REQUIRED ACTION: Pull out every line below that contains the word "Tanzania".

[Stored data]
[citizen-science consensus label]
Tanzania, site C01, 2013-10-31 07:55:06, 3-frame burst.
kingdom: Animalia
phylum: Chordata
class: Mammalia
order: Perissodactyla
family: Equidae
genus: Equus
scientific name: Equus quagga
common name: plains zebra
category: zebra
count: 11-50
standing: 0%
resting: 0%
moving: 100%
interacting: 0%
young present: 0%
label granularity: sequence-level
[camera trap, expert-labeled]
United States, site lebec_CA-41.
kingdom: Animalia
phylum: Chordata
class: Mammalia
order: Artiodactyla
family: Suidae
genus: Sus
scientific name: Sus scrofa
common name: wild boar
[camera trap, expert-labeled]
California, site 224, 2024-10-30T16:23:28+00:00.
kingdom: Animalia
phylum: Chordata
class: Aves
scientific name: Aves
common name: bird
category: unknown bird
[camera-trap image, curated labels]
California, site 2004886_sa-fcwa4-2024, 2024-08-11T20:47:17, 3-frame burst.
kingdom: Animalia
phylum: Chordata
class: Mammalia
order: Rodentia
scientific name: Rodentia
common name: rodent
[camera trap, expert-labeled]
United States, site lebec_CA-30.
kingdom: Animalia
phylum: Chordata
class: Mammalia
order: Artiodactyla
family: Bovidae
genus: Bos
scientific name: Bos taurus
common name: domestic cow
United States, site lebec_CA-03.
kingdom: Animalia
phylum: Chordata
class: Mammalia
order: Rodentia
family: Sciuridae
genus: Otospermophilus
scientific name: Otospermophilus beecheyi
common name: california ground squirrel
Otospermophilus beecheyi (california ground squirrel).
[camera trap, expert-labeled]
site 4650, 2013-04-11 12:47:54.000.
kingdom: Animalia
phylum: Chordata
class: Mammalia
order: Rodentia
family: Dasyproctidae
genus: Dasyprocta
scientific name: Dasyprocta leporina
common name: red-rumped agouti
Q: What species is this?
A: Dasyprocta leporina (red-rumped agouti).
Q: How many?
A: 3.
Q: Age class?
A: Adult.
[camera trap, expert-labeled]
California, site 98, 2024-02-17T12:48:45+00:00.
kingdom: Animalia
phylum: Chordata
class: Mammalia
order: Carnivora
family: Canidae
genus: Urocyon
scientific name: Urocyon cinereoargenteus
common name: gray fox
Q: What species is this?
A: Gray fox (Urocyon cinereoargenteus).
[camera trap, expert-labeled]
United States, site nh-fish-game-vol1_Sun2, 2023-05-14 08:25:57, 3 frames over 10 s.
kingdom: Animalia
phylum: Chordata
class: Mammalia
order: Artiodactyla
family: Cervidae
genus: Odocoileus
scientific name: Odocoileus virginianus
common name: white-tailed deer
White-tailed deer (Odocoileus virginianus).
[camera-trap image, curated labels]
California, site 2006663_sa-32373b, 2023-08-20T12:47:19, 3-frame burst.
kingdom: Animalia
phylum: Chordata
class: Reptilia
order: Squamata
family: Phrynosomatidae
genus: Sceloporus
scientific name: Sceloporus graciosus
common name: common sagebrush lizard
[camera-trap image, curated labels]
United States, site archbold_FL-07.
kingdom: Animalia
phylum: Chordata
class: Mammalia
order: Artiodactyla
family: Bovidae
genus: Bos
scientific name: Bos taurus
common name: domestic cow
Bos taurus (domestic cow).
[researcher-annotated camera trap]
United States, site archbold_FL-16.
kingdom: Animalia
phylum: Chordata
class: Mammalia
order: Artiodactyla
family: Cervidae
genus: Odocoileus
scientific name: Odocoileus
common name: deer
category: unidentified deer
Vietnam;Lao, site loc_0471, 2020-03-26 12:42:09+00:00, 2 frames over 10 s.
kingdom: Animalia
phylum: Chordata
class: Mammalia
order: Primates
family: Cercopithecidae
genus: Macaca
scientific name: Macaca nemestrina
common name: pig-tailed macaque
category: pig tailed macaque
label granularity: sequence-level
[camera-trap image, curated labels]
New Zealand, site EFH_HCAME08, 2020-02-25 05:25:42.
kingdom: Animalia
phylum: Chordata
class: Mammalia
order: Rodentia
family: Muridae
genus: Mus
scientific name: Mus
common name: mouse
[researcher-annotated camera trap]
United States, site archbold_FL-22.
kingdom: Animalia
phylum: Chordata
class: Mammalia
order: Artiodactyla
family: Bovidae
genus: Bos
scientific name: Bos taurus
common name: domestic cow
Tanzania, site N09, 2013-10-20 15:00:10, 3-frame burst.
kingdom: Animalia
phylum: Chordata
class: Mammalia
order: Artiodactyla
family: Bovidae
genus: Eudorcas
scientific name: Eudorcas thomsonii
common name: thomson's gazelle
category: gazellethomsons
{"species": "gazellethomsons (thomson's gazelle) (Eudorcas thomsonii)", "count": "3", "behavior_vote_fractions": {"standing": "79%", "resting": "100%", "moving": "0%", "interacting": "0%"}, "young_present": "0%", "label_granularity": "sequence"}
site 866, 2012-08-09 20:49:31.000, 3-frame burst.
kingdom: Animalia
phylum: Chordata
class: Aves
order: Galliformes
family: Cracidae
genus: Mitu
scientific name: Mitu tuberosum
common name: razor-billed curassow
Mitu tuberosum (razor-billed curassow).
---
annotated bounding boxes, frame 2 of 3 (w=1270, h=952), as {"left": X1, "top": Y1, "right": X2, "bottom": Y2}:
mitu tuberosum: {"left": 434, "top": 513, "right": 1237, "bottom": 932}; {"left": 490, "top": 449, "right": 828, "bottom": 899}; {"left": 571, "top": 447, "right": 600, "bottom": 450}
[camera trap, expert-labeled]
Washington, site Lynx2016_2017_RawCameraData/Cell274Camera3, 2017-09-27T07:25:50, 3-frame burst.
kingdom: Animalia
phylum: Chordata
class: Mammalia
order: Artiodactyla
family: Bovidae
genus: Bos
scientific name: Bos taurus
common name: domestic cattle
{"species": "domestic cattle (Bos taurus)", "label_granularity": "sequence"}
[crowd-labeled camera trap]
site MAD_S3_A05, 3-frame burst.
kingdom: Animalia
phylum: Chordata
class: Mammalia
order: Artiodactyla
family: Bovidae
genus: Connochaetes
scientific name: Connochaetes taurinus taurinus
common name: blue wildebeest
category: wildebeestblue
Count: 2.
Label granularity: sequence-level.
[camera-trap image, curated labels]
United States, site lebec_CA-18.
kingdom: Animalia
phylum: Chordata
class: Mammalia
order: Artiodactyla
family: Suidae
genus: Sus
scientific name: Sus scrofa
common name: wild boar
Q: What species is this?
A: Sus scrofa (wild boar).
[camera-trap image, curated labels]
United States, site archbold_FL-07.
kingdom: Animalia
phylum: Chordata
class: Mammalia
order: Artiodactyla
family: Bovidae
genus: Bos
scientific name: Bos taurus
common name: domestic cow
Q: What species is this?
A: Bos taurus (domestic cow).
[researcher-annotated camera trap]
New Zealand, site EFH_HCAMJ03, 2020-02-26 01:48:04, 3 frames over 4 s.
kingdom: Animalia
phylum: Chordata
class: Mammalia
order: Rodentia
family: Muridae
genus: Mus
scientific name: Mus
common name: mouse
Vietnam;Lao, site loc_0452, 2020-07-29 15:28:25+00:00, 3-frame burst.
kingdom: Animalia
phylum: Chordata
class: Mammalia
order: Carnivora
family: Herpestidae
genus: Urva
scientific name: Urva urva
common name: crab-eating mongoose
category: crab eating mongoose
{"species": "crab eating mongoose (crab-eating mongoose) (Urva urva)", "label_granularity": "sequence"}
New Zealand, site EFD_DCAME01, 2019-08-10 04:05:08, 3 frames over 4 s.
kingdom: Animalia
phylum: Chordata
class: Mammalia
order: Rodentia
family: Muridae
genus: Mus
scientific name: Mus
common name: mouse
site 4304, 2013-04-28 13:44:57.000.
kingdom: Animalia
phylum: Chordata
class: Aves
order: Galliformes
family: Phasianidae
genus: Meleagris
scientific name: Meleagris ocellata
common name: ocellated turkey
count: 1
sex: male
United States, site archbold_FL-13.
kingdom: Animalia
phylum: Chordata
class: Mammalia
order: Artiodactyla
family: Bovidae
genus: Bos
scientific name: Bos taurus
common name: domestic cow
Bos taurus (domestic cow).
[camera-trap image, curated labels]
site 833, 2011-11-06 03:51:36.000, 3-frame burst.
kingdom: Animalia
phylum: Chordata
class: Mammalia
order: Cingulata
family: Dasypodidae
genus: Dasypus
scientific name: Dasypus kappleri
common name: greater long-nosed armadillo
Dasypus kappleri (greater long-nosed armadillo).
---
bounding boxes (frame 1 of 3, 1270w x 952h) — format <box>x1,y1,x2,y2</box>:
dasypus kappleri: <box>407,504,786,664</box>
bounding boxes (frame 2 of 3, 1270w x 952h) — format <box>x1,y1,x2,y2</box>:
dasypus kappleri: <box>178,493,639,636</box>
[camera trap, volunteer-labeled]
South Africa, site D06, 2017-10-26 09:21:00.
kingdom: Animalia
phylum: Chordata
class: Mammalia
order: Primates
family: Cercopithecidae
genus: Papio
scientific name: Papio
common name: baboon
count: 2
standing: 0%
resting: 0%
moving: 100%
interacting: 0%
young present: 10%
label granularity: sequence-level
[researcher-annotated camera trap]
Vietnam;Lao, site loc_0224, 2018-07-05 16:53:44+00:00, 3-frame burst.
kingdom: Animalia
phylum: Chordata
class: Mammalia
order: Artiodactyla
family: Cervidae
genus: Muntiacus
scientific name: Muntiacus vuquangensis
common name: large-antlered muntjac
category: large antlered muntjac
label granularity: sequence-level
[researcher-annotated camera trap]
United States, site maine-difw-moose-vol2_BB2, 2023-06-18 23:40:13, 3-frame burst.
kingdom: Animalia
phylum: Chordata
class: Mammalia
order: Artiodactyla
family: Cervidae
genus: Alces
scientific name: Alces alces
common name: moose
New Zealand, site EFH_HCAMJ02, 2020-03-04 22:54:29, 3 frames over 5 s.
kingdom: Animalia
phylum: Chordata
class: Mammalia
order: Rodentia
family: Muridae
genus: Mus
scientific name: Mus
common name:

FINAL ANSWER:
Tanzania, site C01, 2013-10-31 07:55:06, 3-frame burst.
Tanzania, site N09, 2013-10-20 15:00:10, 3-frame burst.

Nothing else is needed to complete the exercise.